High-pressure studies of semiconductors reveal unique material behaviors that are critical for applications in extreme environments, such as aerospace, geophysics, and advanced electronics. Computational methods, particularly density functional theory (DFT) and molecular dynamics (MD), have become indispensable tools for predicting semiconductor properties under high-pressure conditions. These methods provide insights into structural stability, electronic band structure modifications, and mechanical responses without requiring costly experimental setups.
DFT is widely used to investigate electronic structure changes in semiconductors under high pressure. The method solves the quantum mechanical many-body problem by approximating electron-electron interactions through exchange-correlation functionals. Under compression, semiconductors often undergo phase transitions, which DFT can predict by comparing the total energies of different crystal structures. For example, silicon transforms from a diamond cubic structure to a beta-tin phase at approximately 11 GPa, a transition accurately captured by DFT calculations. The electronic bandgap, a critical parameter for semiconductor functionality, also evolves under pressure. DFT simulations show that the bandgap of diamond decreases under compression, eventually leading to metallization at around 1400 GPa. Similar predictions have been made for III-V semiconductors like GaAs, where pressure-induced band crossing alters carrier transport properties.
Molecular dynamics complements DFT by simulating the dynamic response of semiconductor lattices to high-pressure conditions. MD employs empirical or machine learning potentials to model atomic trajectories over time, capturing defect formation, amorphization, and plastic deformation. High-pressure MD simulations of silicon reveal that dislocation nucleation occurs at specific critical shear stresses, which depend on crystallographic orientation. The von Mises yield criterion, often applied in continuum mechanics, can be adapted in MD to predict the onset of plastic deformation in semiconductors. For instance, zinc blende structures like GaN exhibit anisotropic yielding under non-hydrostatic pressure, with slip systems activating at different stress thresholds.
The combination of DFT and MD enables a comprehensive understanding of semiconductor behavior under extreme conditions. DFT provides accurate electronic structure predictions, while MD captures kinetic processes such as fracture and phase nucleation. A notable example is the study of wurtzite-to-rock-salt transitions in wide-bandgap semiconductors like ZnO and GaN. DFT identifies the thermodynamic stability of phases, while MD reveals the kinetic barriers governing transformation pathways. High-pressure simulations also predict metastable states, such as the persistence of tetrahedral coordination in silicon at pressures beyond the equilibrium transition point.
Yield criteria under high pressure are essential for assessing mechanical failure in semiconductors. The Tresca and von Mises criteria, originally developed for metals, have been adapted for covalent and ionic crystals. DFT-calculated elastic constants enable the determination of yield surfaces, which define the stress states leading to plastic flow. For example, silicon carbide (SiC) exhibits high shear strength under hydrostatic pressure, but deviatoric stresses induce slip along preferential planes. MD simulations further quantify the pressure dependence of yield strength, showing that dislocation mobility decreases under compression due to enhanced Peierls barriers.

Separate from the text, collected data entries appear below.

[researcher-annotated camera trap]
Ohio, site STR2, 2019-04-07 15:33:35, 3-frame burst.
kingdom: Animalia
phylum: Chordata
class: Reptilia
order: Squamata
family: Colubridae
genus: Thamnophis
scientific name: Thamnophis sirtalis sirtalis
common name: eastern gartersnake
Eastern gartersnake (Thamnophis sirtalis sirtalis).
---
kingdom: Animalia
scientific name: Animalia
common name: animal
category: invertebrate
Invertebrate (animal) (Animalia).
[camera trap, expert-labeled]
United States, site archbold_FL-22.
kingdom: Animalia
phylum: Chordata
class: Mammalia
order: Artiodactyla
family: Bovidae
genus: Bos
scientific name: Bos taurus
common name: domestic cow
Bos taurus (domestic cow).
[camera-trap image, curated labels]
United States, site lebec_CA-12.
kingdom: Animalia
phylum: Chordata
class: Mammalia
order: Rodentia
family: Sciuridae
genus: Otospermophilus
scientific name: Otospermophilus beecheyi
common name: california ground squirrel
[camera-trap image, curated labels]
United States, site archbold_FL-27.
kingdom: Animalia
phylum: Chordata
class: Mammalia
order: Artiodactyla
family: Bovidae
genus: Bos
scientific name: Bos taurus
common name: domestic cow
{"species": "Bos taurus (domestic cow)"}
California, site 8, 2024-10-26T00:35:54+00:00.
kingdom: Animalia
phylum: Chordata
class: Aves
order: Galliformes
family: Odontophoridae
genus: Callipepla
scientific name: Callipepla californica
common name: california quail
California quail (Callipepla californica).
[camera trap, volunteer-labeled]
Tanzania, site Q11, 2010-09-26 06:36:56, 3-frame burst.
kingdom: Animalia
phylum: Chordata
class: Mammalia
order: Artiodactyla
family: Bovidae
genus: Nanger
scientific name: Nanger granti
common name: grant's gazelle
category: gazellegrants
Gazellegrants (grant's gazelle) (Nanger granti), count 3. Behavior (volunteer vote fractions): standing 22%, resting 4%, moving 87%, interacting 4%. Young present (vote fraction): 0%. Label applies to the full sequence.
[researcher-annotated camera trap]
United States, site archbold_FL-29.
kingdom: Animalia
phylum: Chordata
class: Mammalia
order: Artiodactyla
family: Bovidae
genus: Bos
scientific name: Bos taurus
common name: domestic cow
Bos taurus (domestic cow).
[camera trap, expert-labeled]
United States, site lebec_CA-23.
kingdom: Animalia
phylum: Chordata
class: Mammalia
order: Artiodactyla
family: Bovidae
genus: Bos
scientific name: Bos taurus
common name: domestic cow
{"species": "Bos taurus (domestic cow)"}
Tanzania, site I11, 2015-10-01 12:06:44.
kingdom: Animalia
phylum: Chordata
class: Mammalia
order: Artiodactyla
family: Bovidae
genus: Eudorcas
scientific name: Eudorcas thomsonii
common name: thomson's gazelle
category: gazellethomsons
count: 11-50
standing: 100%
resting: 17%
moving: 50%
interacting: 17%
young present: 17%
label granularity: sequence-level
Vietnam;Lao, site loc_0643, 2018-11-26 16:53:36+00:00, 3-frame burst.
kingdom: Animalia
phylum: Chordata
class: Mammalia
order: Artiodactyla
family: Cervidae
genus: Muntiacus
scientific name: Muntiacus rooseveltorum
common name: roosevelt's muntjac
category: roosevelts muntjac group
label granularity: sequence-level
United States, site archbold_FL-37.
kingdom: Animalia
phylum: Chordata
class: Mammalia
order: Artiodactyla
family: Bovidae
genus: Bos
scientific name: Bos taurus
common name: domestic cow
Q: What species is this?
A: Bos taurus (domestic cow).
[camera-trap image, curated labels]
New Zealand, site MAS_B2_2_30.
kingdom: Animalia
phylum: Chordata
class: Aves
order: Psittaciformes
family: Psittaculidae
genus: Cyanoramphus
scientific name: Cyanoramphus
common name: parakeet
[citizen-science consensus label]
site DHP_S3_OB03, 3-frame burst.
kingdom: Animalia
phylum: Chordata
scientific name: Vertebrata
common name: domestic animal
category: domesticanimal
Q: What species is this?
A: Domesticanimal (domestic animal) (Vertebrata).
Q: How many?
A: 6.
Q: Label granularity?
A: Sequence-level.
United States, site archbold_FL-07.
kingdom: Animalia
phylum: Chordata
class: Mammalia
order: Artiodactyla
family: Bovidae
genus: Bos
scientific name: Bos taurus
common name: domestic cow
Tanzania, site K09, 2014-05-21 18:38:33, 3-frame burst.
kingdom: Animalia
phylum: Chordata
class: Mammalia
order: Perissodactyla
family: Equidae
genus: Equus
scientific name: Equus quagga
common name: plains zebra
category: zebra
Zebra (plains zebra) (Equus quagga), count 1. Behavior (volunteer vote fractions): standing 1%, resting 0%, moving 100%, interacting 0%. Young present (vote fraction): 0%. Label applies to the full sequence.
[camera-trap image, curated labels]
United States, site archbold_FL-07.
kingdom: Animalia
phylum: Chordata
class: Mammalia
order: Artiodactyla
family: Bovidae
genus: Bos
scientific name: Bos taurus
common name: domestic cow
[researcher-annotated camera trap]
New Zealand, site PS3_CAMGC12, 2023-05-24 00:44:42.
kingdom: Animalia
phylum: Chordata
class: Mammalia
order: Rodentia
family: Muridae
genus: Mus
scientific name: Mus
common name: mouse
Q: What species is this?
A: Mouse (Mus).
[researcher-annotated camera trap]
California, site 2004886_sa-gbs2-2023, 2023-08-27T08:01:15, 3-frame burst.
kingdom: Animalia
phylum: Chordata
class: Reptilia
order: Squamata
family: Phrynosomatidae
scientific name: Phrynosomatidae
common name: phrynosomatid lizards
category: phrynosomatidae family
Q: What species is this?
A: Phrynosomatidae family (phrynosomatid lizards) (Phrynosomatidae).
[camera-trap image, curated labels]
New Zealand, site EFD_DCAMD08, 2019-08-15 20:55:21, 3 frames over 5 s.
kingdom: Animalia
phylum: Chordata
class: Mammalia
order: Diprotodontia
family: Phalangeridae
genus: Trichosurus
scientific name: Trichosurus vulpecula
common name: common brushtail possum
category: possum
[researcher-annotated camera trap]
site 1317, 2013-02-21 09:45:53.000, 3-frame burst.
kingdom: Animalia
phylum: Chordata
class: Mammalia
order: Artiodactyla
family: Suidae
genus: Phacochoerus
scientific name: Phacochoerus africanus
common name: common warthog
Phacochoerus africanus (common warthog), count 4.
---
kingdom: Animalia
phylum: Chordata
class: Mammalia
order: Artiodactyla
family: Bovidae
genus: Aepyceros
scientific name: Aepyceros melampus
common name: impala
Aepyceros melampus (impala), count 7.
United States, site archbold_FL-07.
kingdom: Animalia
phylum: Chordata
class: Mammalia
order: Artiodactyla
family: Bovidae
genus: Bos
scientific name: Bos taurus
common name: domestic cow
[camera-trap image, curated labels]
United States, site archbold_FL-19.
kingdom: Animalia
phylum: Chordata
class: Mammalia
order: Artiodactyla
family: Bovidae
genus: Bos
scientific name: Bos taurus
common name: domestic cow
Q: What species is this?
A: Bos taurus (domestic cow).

Electronic structure modulations under high pressure are another critical area of investigation. DFT simulations demonstrate that pressure can induce insulator-to-metal transitions, as seen in iodine-doped silicon. The applied pressure alters orbital overlap, leading to band narrowing and eventual closure of the bandgap. In layered semiconductors like MoS2, high pressure reduces interlayer spacing, increasing interlayer coupling and modifying the band structure from indirect to direct. Such transitions are relevant for designing pressure-tunable optoelectronic devices.
Thermal effects under high pressure are also addressed through computational methods. Ab initio MD, which combines DFT with classical MD, predicts thermal conductivity changes in compressed semiconductors. For instance, the thermal conductivity of diamond initially increases with pressure due to enhanced phonon lifetimes but decreases at ultra-high pressures as anharmonic effects dominate. Similar trends are observed in silicon, where pressure-induced phonon softening reduces heat transport efficiency.
Despite their strengths, computational methods have limitations in high-pressure semiconductor studies. DFT approximations, such as the choice of exchange-correlation functional, can affect phase transition pressure predictions. MD simulations rely on interatomic potentials that may not capture all bonding changes under extreme conditions. Nevertheless, ongoing advancements in machine learning potentials and hybrid quantum-classical methods are improving accuracy.
In summary, DFT and MD are powerful tools for predicting semiconductor behavior under high pressure. They provide detailed insights into structural transformations, electronic property modifications, and mechanical responses, guiding the development of materials for extreme-condition applications. Future work will likely integrate these methods with high-throughput screening and experimental validation to further enhance predictive capabilities.